TASK INSTRUCTIONS
Search each line of the data for the word "emergency"; copy every line where it is found.

_____

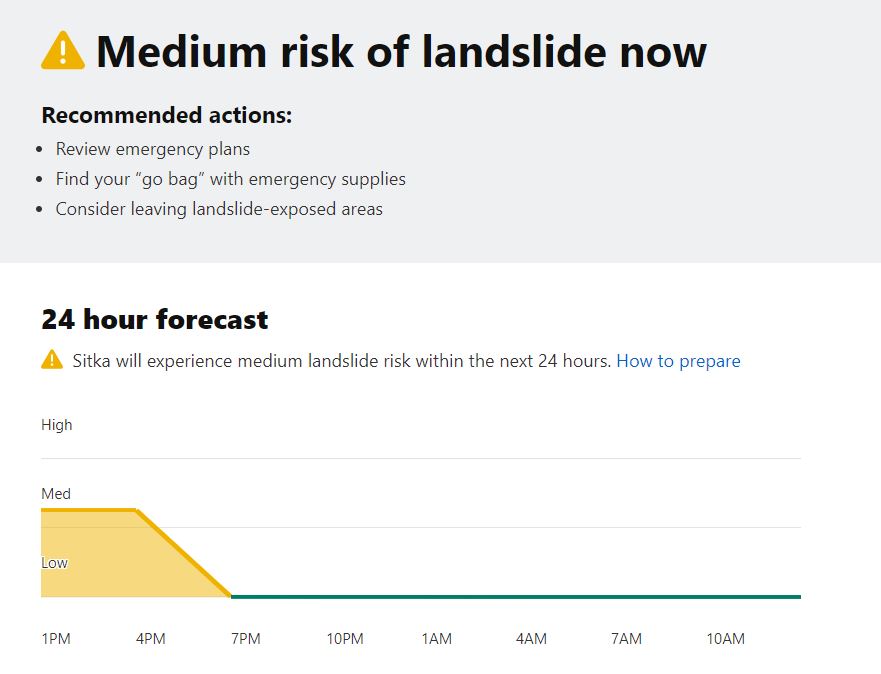 Medium risk of landslide now

Recommended actions:

- Review emergency plans
- Find your “go bag” with emergency supplies
- Consider leaving landslide-exposed areas

24 hour forecast

Sitka will experience medium landslide risk within the next 24 hours. How to prepare

High

Med

Low

1PM 4PM 7PM 10PM 1AM 4AM 7AM 10AM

_____

TASK SOLUTION
- Review emergency plans
- Find your “go bag” with emergency supplies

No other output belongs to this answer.